Consider the phrase “hits average Americans in the wallet.” Who do they think is sending these remittances? They state the answer in the second paragraph. The majority of the remittances are made by immigrants. I guarantee that unless there’s some nasty relative back in the home country brow-beating them to send money, these people who send the money don't see themselves as being “hit in the wallet” (even as they often make sacrifices in order to send money home). They are making voluntary contributions.

The only way FAIR’s statement would make sense is if they excluded these immigrants from the category of “average Americans.” One can argue for doing that with one of the three groups: illegal aliens. But what about the other two? Naturalized citizens are citizens. So they would fall under the category of average Americans. And it’s not much of a stretch to extend the category to include lawful permanent residents.

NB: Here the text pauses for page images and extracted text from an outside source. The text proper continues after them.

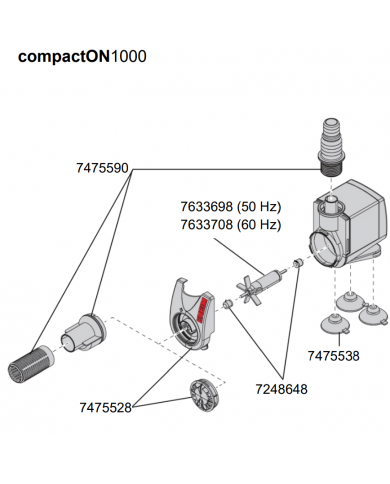 compactON1000

7475590

7633698 (50 Hz)
7633708 (60 Hz)

7475538

7248648

7475528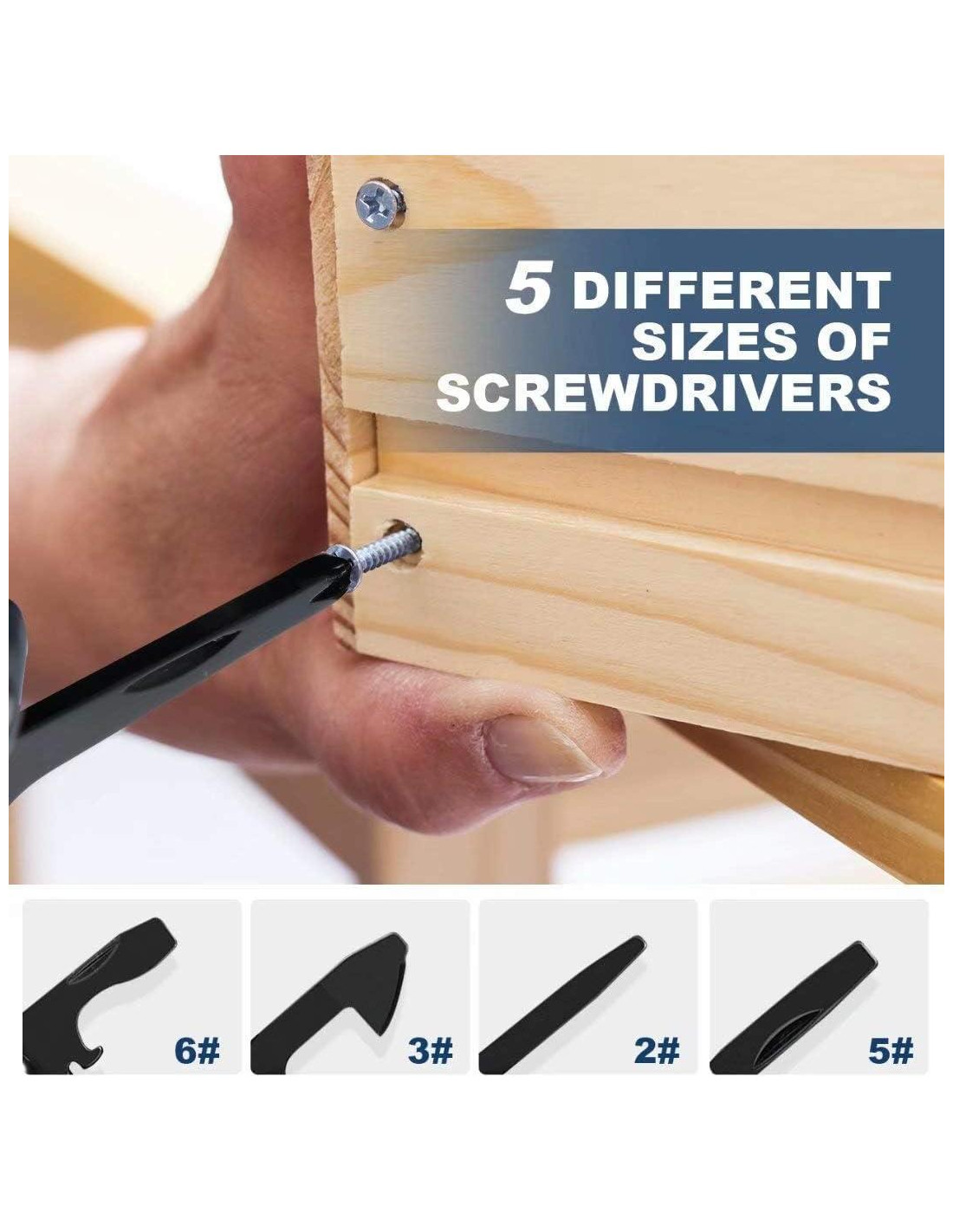 5 DIFFERENT SIZES OF SCREWDRIVERS

6#

3#

2#

5#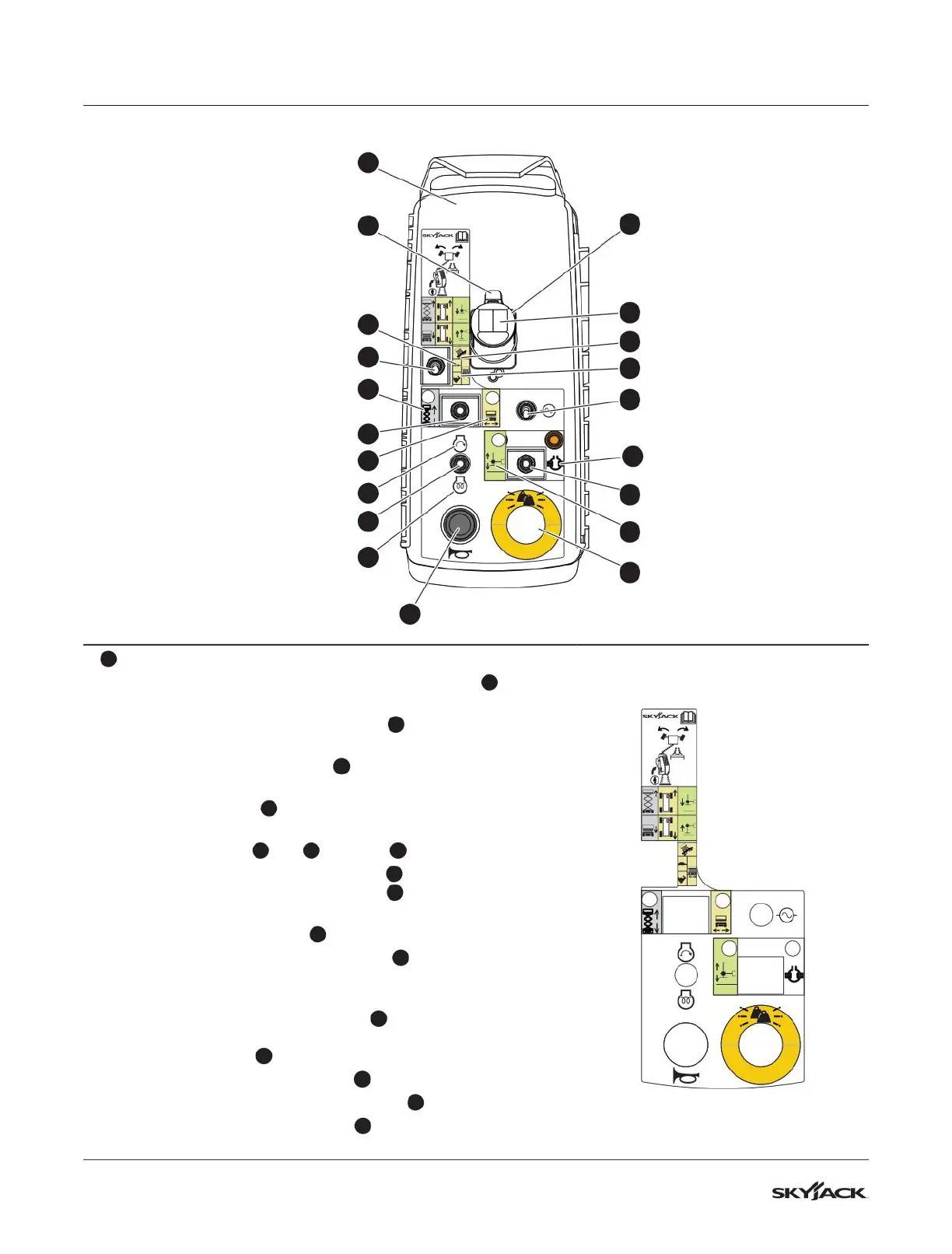 SKYJACK

SKYJACK

SKYJACK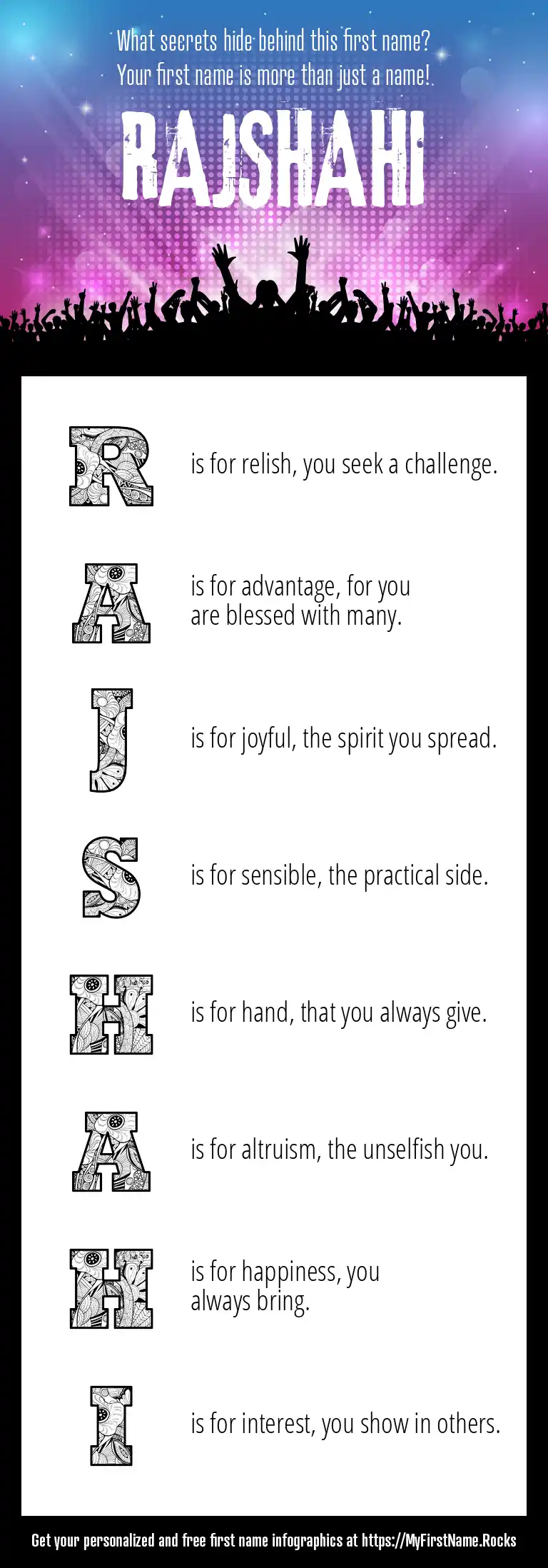 What secrets hide behind this first name?
Your first name is more than just a name!

RAJSHAHI

R is for relish, you seek a challenge.

A is for advantage, for you are blessed with many.

J is for joyful, the spirit you spread.

S is for sensible, the practical side.

H is for hand, that you always give.

A is for altruism, the unselfish you.

H is for happiness, you always bring.

I is for interest, you show in others.

Get your personalized and free first name infographics at https://MyFirstName.Rocks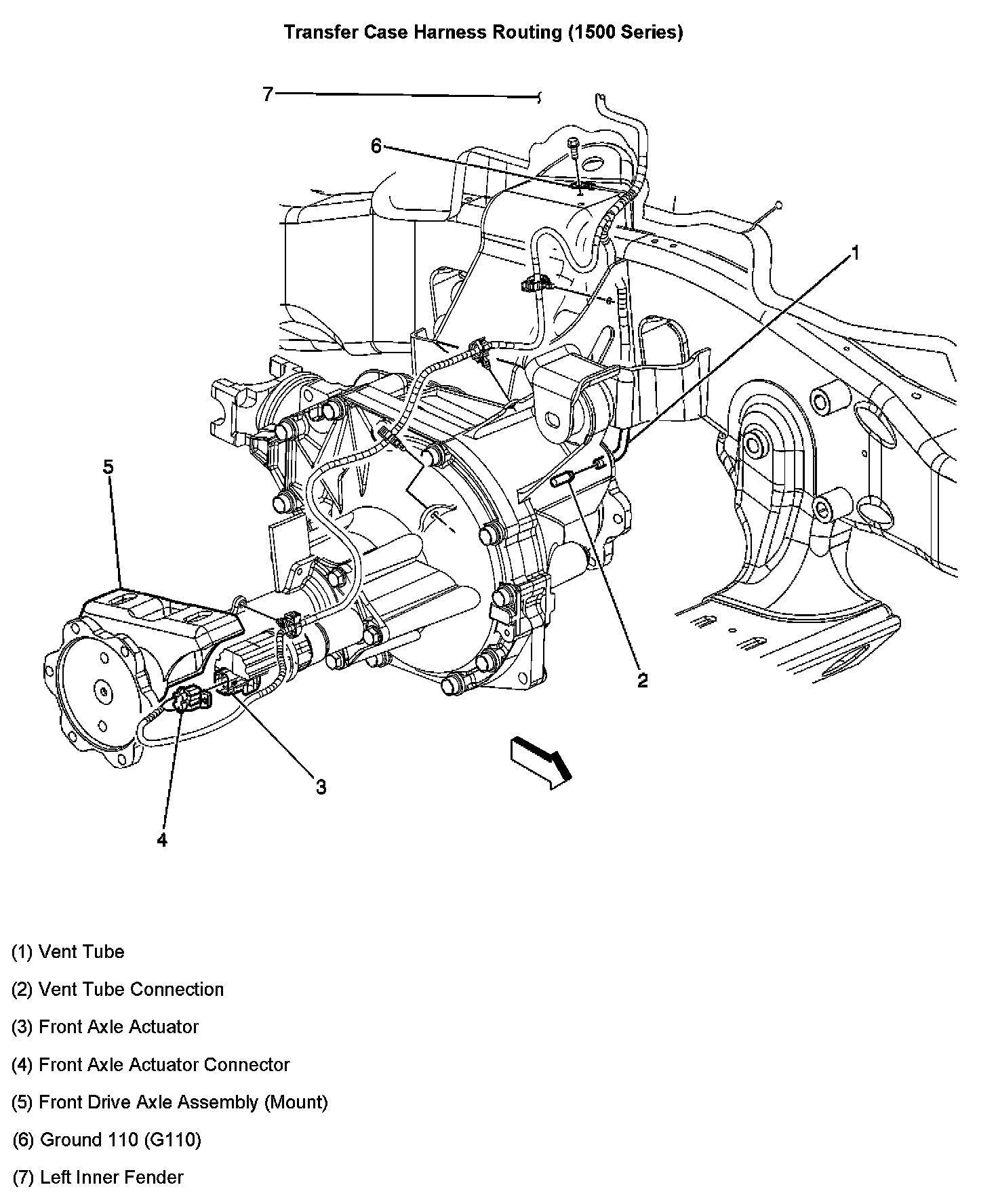 Transfer Case Harness Routing (1500 Series)

7
6
1
5
2
3
4

(1) Vent Tube

(2) Vent Tube Connection

(3) Front Axle Actuator

(4) Front Axle Actuator Connector

(5) Front Drive Axle Assembly (Mount)

(6) Ground 110 (G110)

(7) Left Inner Fender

It’s almost as if the authors think that immigrants, even legal ones, don’t count.

The authors’ biggest source of indignation is that the money sent abroad is not spent in America. To that there are two answers. First, that’s probably incorrect. When people in those countries get U.S. dollars, they are likely to spend a substantial percentage of them on goods from the United States.

The second answer is even more interesting. What if they don’t spend those dollars here? What if, in the extreme, they hoard those dollars, keeping them as a stable source of value in their economies where, in many cases, they trust the U.S. dollar more than they trust the local currency?

That’s even better for the United States than if they spend it on American goods. The reason is that they are holding on to pieces of paper that the U.S. government spent pennies to produce but are worth dollars. Consider, for example, the $100 bill. Producing it costs the U.S. government’s Bureau of Engraving and Printing only 12.3 cents. So the U.S. government produces something that costs 12.3 cents and is worth $100. An immigrant who sent a $100 bill back to his home country typically got it by producing something that American residents paid $100 to get. Since people don’t typically pay more for something than the value they put on it, we can be assured that they valued that output at $100 or more.

So notice what just happened. American residents got at least $100 worth of output and in return paid $100 bills whose cost to the U.S. economy was only 12.3 cents.  If they paid in $50 or $20 bills, they got at least $50 or $20 worth of output for $50 and $20 bills that each cost 10.5 cents to produce. Now that’s a deal.

But aren’t those high-value currencies lost to the U.S. economy? Sure, in the extreme case that foreigners hold on to them. Now we come to what I call the Jay Leno “Doritos principle,” which I’ve named after an ad in the late 1980s in which Mr. Leno urged people to buy Doritos. Said he: “Crunch all you want; we’ll make more.” Hold on to all those Benjamins you want, foreigners; we (actually the U.S. government) will make more.

What do FAIR’s authors, O’Brien, Raley, and Ryan, propose to do about the “problem”? They want a special tax on remittances. It’s true that such a tax would reduce remittances somewhat. It would also raise revenue for the federal government, but much less than the government gets by spending 12.3 cents to produce $100 bills. But a tax on remittances would be one more restriction on people’s freedom to spend their money as they wish. It’s a form of capital controls—in a word, un-American.

I’m an American who became a naturalized citizen after growing up in Canada, eh? When my sister was alive, I sent her checks for Christmas and for her birthday. I’m incensed that a fellow American would advocate taxing me for doing so. We Americans should hold on to our freedom—and that of our fellow residents—to give our money to fellow Americans or to foreigners.